Canadian pipeline company building polypropylene complex finds white knight in competitor

Canada’s Inter Pipeline said on June 3 that a decision to recommend to shareholders a buyout plan by Pembina, an old mid-stream competitor, has been taken. Pembina's proposal followed an unwelcomed offer by a group of investors earlier this year.

Image courtesy of Inter Pipeline

Pembina had said the transaction is valued at approximately C$15.2 billion, including Inter Pipeline’s debt. Pembina and Inter Pipeline shareholders will own 72% and 28% of the combined company, respectively.

“As previously announced on June 1, 2021, Inter Pipeline and Pembina (…) have entered into an arrangement agreement providing for Pembina to acquire all of the issued and outstanding common shares of Inter Pipeline in an all-share transaction,” Inter Pipeline said in its statement.

The board of directors of Inter Pipeline “continues to unanimously recommend the Pembina transaction to Inter Pipeline shareholders, which is highly strategic for both parties” due to synergies and other potential, it said.

Extracted information
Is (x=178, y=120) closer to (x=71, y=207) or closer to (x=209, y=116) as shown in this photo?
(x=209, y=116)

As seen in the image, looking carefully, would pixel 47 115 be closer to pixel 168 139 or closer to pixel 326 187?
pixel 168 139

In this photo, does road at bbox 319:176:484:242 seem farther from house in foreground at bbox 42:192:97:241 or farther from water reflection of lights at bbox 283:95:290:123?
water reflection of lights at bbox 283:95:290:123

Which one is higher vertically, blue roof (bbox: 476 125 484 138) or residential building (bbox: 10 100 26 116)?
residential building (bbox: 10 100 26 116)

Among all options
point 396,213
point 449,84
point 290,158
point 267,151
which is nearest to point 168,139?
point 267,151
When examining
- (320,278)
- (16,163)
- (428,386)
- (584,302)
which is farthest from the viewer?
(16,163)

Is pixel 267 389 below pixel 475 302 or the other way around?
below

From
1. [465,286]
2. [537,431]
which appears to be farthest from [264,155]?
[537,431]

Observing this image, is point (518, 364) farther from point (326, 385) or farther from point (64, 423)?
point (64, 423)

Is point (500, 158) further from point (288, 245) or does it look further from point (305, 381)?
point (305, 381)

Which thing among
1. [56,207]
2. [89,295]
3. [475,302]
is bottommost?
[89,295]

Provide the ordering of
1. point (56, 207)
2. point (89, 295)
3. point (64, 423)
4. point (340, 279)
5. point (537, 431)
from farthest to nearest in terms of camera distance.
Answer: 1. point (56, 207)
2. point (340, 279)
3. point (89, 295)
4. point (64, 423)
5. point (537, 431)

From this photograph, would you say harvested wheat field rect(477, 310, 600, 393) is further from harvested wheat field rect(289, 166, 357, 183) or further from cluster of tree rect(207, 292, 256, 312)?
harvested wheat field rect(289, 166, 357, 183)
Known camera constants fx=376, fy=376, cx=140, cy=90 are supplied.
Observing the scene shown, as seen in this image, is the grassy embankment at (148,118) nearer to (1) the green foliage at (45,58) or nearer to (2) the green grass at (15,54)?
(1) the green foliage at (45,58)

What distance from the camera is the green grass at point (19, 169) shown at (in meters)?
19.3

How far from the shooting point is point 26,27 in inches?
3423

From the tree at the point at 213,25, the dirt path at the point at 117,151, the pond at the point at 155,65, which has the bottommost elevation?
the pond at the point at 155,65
==
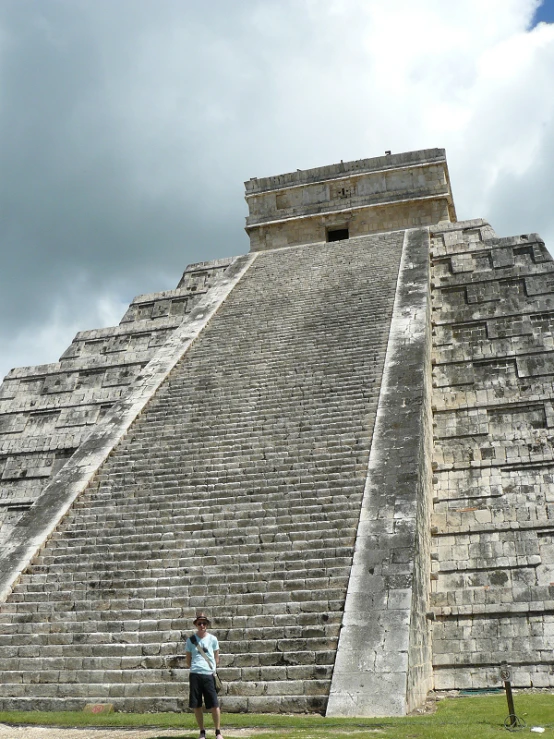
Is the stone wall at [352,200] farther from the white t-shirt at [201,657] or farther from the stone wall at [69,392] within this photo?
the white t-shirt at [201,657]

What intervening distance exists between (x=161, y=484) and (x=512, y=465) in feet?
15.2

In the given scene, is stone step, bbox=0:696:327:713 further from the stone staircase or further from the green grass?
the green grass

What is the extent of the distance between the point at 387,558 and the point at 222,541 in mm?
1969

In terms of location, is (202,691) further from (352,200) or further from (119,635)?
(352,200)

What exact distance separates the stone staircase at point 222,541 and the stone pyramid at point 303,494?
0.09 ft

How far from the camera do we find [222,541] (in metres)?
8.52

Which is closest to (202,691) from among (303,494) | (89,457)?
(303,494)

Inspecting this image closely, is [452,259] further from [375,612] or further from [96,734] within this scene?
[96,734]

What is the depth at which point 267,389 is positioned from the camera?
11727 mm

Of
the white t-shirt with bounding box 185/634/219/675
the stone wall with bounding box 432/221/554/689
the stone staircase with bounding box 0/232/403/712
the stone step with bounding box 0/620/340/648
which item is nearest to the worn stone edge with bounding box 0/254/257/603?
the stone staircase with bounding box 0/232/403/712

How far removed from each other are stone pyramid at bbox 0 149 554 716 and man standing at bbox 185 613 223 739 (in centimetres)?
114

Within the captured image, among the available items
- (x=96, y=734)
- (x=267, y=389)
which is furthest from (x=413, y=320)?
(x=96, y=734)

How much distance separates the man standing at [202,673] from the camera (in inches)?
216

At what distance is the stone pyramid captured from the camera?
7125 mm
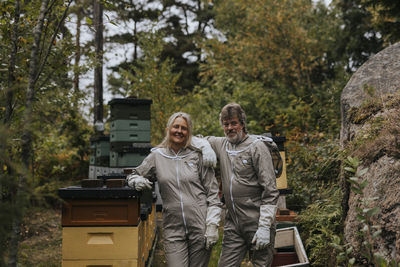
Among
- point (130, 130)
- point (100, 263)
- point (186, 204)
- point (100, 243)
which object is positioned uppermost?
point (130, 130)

Activity
Transcribe the passage of the Inter Pipeline article between "Pembina had said" and "in its statement.", inclusive.

Written solution
Pembina had said the transaction is valued at approximately C$15.2 billion, including Inter Pipeline’s debt. Pembina and Inter Pipeline shareholders will own 72% and 28% of the combined company, respectively.

“As previously announced on June 1, 2021, Inter Pipeline and Pembina (…) have entered into an arrangement agreement providing for Pembina to acquire all of the issued and outstanding common shares of Inter Pipeline in an all-share transaction,” Inter Pipeline said in its statement.